Artificial Intelligence (AI) is proving its powers to prevent and detect everything gripping them from routine employee theft, frauds, insider trading and business risks. Many large corporations, business enterprises have been employing AI to detect and prevent money laundering and widespread frauds. Machine learning has been increasingly deployed by social media platforms to block illicit content such as child pornography and fake news. Businesses have been using AI for higher risk management and responsive fraud detection towards prevention and prediction of crimes.
The earlier monitoring systems used by the industries need manual interference and are often not cent percent accurate. For instance, banks have been using transaction monitoring systems for years which are based on predefined binary rules that had to be manually checked involving time and inaccuracy. On average, only 2% of the transactions flagged by the software indicated true crime or malicious intent through manual checking. On the contrary, the modern machine-learning solutions use predictive rules that point out anomalies in datasets. These advanced algorithms successfully have decreased the number of false alerts by filtering out cases flagged incorrectly, while adding others missed using conventional rules.
Business enterprises big or small generate a wealth of data with it comes user expectation to data protection and management. Easy accessibility of data has enabled many companies to keep up with their security systems to back off increasingly sophisticated criminals. Today, social media platforms are on their toes to uncover and remove terrorist recruitment videos, messages or any anti-nationalist views almost instantly. Over times, AI-powered crime-fighting tools have become indispensable for large businesses to rapidly detect and interpret patterns across data silos. It is on the business enterprise to weigh the returns on investment over the deployment of AI crime-fighting solutions to check whether the benefits outweigh the risks that accompany them. One such risk exists in the biased conclusions drawn by the machine learning algorithms based on factors like ethnicity, gender, and age. Another concern is data security from customers who worry that their data will be misused or exploited through data-intensive surveillance of their records, transactions, and communications.
Business Enterprises and Regulatory agencies have been using AI to detect and prevent crime in multiple of cases, here are some of the instances.
Before business enterprises can jump on to deploy AI to detect crimes, they have to assess the best fit of AI to detect crimes within their business and organizational processes. AI into fraud detection has been increasingly used by the banking industry to automate processes and conduct multi-layered "deep learning" analyses to halt financial crimes.
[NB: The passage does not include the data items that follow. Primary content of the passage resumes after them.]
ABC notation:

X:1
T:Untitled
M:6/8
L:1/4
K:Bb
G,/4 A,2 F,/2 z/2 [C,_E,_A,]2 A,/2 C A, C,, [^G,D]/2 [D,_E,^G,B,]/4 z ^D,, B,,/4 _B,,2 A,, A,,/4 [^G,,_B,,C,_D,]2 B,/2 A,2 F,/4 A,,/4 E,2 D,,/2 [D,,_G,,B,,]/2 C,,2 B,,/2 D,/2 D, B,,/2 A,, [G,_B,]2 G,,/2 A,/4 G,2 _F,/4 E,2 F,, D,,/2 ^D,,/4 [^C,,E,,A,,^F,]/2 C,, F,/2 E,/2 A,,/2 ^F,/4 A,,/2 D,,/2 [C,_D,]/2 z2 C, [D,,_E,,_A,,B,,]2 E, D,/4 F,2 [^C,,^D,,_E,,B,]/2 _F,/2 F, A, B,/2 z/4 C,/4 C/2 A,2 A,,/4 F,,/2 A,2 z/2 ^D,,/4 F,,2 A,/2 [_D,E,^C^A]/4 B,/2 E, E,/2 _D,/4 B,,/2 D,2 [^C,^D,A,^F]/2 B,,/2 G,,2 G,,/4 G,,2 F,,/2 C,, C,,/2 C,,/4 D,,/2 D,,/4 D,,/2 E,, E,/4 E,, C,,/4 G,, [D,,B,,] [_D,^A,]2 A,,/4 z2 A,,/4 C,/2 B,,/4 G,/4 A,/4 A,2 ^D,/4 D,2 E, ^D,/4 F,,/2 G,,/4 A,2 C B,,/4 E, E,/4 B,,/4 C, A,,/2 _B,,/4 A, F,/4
With changing times, banks have been filling money laundering reports to report suspicious activity 20 times more than they did in 2012. AI tools and machine learning algorithms have allowed the financial industry to cut down the resource count they had to employ to evaluate alerts for suspicious activities. Credit to AI, false alerts have fallen by as much as half and automation of routine human legwork in document evaluation. This has resulted in huge revenue gains for businesses, including PayPal who succeeded to cut its false alerts in half and the Royal Bank of Scotland who prevented losses of over $9 million to customers after conducting a year-long pilot with Vocalink Analytics using AI to scan small business transactions for fake invoices.
AI tools allow organizations to detect suspicious patterns or relationships invisible to even experts. Artificial neural networks allow regulators and organizations to predict the next moves of even unidentified criminals who can alert triggers in binary rule-based security systems. This is done by linking millions of data points from unrelated databases ranging from social media posts to internet protocol addresses used in airport Wi-Fi networks to real estate holdings to identify patterns.
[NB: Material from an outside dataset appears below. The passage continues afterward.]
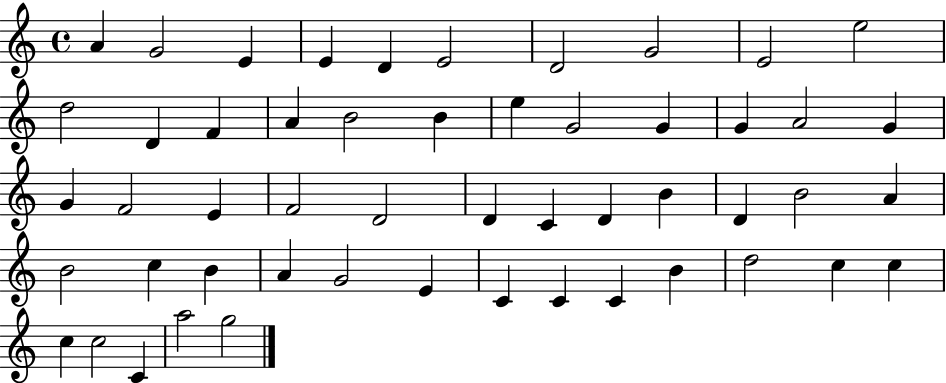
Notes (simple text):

A4/q G4/h E4/q E4/q D4/q E4/h D4/h G4/h E4/h E5/h D5/h D4/q F4/q A4/q B4/h B4/q E5/q G4/h G4/q G4/q A4/h G4/q G4/q F4/h E4/q F4/h D4/h D4/q C4/q D4/q B4/q D4/q B4/h A4/q B4/h C5/q B4/q A4/q G4/h E4/q C4/q C4/q C4/q B4/q D5/h C5/q C5/q C5/q C5/h C4/q A5/h G5/h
Business process and organizations need to pay heed that AI backed risk management and crime detection should not be conducted in isolation. Financial institutions like banks should deploy back-testing against simpler models to limit the impact of potentially inexplicable conclusions of artificial intelligence, especially at the premise of an unknown event for which the model has not been trained. AI backed Risk Management and Fraud Detections have been used together by the banking industry to monitor transactions and reduce the number of false alerts. These algorithms are back-tested to identify potential outliers. An AI model may point a huge credit/ debit transaction and trigger an alert in a rule-based system these large transactions may be made by HNI customers. Fraud detection techniques are thus evaluated transparent machine learning models to remove false alerts and prediction biases.
Increased dependence on AI tools for crime prevention could make lawbreakers devise new ways to spread fraud leading organizations to lose their credibility with the public, regulators and other stakeholders. Criminals operating across continents may resort to more extreme, and potentially violent, measures to beat AI.
To prevent this and many other threats arising in the future, business enterprises need to create and test a variety of case scenarios using AI-driven tools to track criminal activities as they evolve.
Smart deployment of AI will enable companies to identify areas of potential crimes such as fraud, money laundering, and terrorist financing. AI backed algorithms will be a blessing to detect and mitigate mundane crimes such as employee theft, cyber fraud, and fake invoices, making ways for public users to use services and products offered by businesses in a more secured environment.